Sanborn’s Hilts collects another writing award
Notebook
Sanborn outdoor writer Bill Hilts Sr. has scored a three-peat for lifetime achievement awards from major outdoors writers groups.
Last fall, Bill Sr. accepted the Association of Great Lakes Outdoor Writers’ (AGLOW) Golden Glow Award for his many years of service. During the Outdoor Writers Association of America’s conference at Grand Rapids, Mich. in June, he was named recipient of the J. Hammond Brown Award, the highest achievement for years of service granted to OWAA officermembers,
On Oct. 3, during the New York State Outdoor Writers Association awards banquet at Lake Placid, Hilts received the M. Paul Keesler Outdoor Citizens Award for more than 40 years of work with writers association projects, programs, and managing functions.
Hilts and the late
Hans Paller founded NYSOWA with a series of statewide meetings in 1967. He has been an active member of OWAA since 1961. His son, Bill Hilts Jr., assisted in the awards presentations at Lake Placid.
In 2002 Hilts Sr. had an Archery Trades Association award named in his honor and this past spring he harvested his personal best wild turkey. “I’m running out of achievements, but at least the ATA award wasn’t a ‘memorial’,” he quipped while recounting his many and latest honors.
Open burning closed
A new regulation on open burning begins in New York State on Wednesday. The New York State Environmental Board approved an initiative to reduce pollutants and wildfire risks on Sept. 1.
“While bygone generations burned their garbage decades ago, garbage didn’t contain plastics, foils, batteries, paper bleached with chlorine, and other materials used today,” said DEC Commissioner Alexander “Pete” Grannis. Open burning sites have been the leading cause of wildfires in the state between 1986 and 2006.
Exceptions are made for outdoors cooking, burning organic, agricultural waste, lighting fueled smudge pots, ceremonial burnings, and prescribed burns according to state regulations.
For a detailed listing of restrictions and exceptions, go to dec. ny.gov/chemical/ 58519.html.
Envelope required for site list
An outdoors column last week cited Elmer Berghorn as the coordinator and contact person for a Safari Club International pheasant stocking program offering 41 approved sites where hunters can obtain permission to hunt SCI-stocked pheasants.

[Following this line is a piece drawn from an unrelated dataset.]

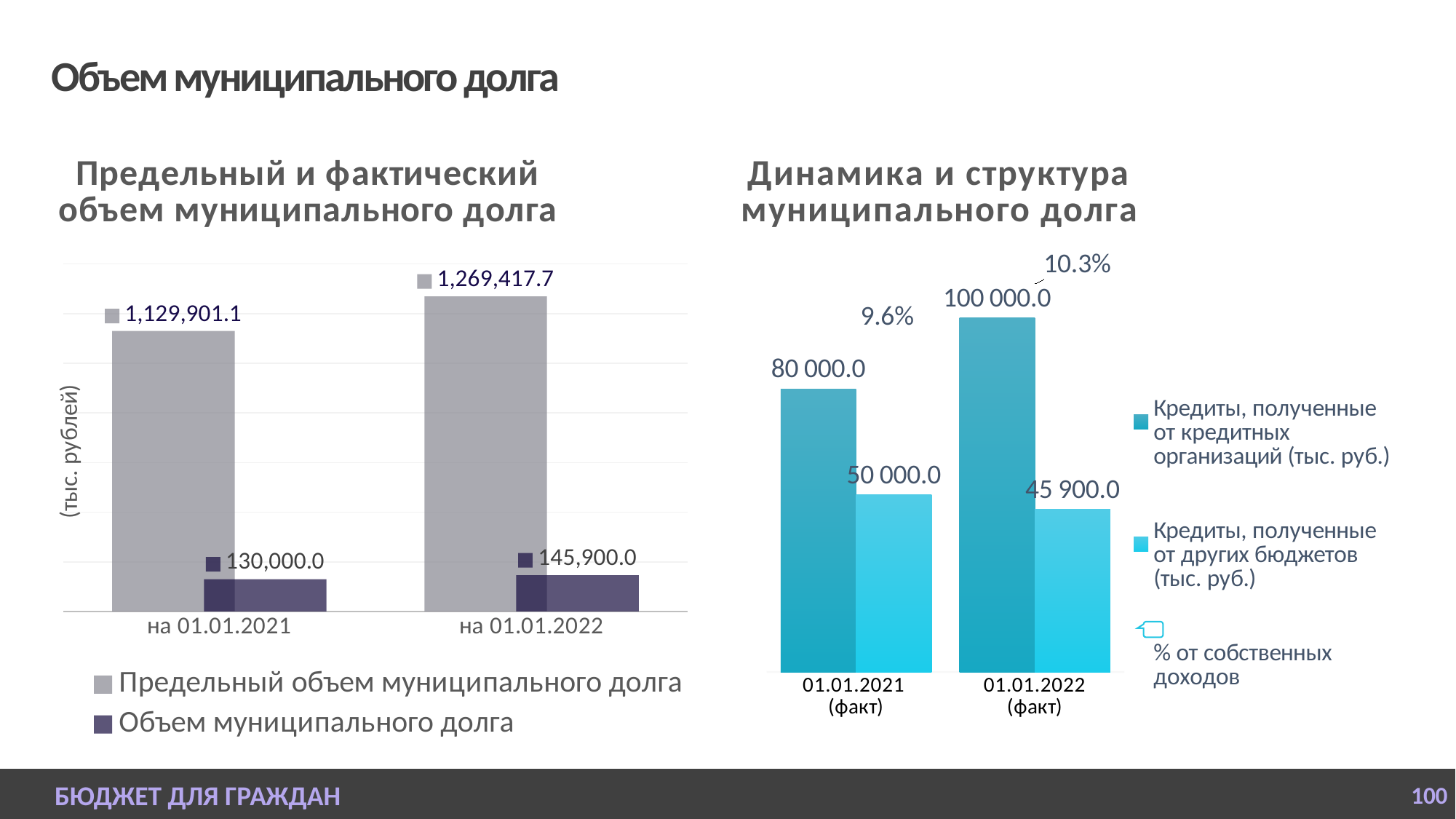
In the chart 'Предельный и фактический объем муниципального долга', what is the value of 'Объем муниципального долга' for 'на 01.01.2022'? 145,900.0 In the chart 'Предельный и фактический объем муниципального долга', what is the value of 'Предельный объем муниципального долга' for 'на 01.01.2021'? 1,129,901.1 In the chart 'Динамика и структура муниципального долга', what is the '% от собственных доходов' value for 01.01.2022 (факт)? 10.3% In the chart 'Динамика и структура муниципального долга', what is the difference between 'Кредиты, полученные от других бюджетов' on 01.01.2021 and on 01.01.2022? 4 100.0 In the chart 'Динамика и структура муниципального долга', what is the value of 'Кредиты, полученные от других бюджетов' for 01.01.2021 (факт)? 50 000.0 How many series does the legend of the chart 'Динамика и структура муниципального долга' list? 3 In the chart 'Динамика и структура муниципального долга', which is larger for 01.01.2021 (факт): 'Кредиты, полученные от кредитных организаций' or 'Кредиты, полученные от других бюджетов'? Кредиты, полученные от кредитных организаций In the chart 'Предельный и фактический объем муниципального долга', does 'Объем муниципального долга' rise or fall from 01.01.2021 to 01.01.2022? rise In the chart 'Предельный и фактический объем муниципального долга', what is the difference between 'Предельный объем муниципального долга' on 01.01.2022 and on 01.01.2021? 139,516.6 What type of chart is 'Предельный и фактический объем муниципального долга'? bar chart In the chart 'Динамика и структура муниципального долга', what is the value of 'Кредиты, полученные от кредитных организаций' for 01.01.2022 (факт)? 100 000.0 How many series does the legend of the chart 'Предельный и фактический объем муниципального долга' list? 2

Berghorn reminds applicants that they must include a self-addressed business-sized envelope to receive the list of 41 addresses and phone numbers of property owners cooperating in the program. “I need their return address and these lists won’t fit into those smaller [greeting-card-sized] envelopes,” he noted. To receive a free list, write: SCI, c/o Elmer, 10024 Boston Rd., Eden, NY 14057-9720.
Don’t do as I do
State Senator R. C. Soles (D-NC), longtime anti-gun advocate, shot one of two intruders who entered his home in Tabor City, N. C. in late August. Soles, 74, has not been charged in the shooting; the county attorney’s office is still investigating the shooting, which resulted in non-life-threatening injuries to the intruder.
A Richmond Times-Dispatch report of Soles’ legislative record cites his career-long stance to deny ordinary citizens the right to use firearms for self-defense.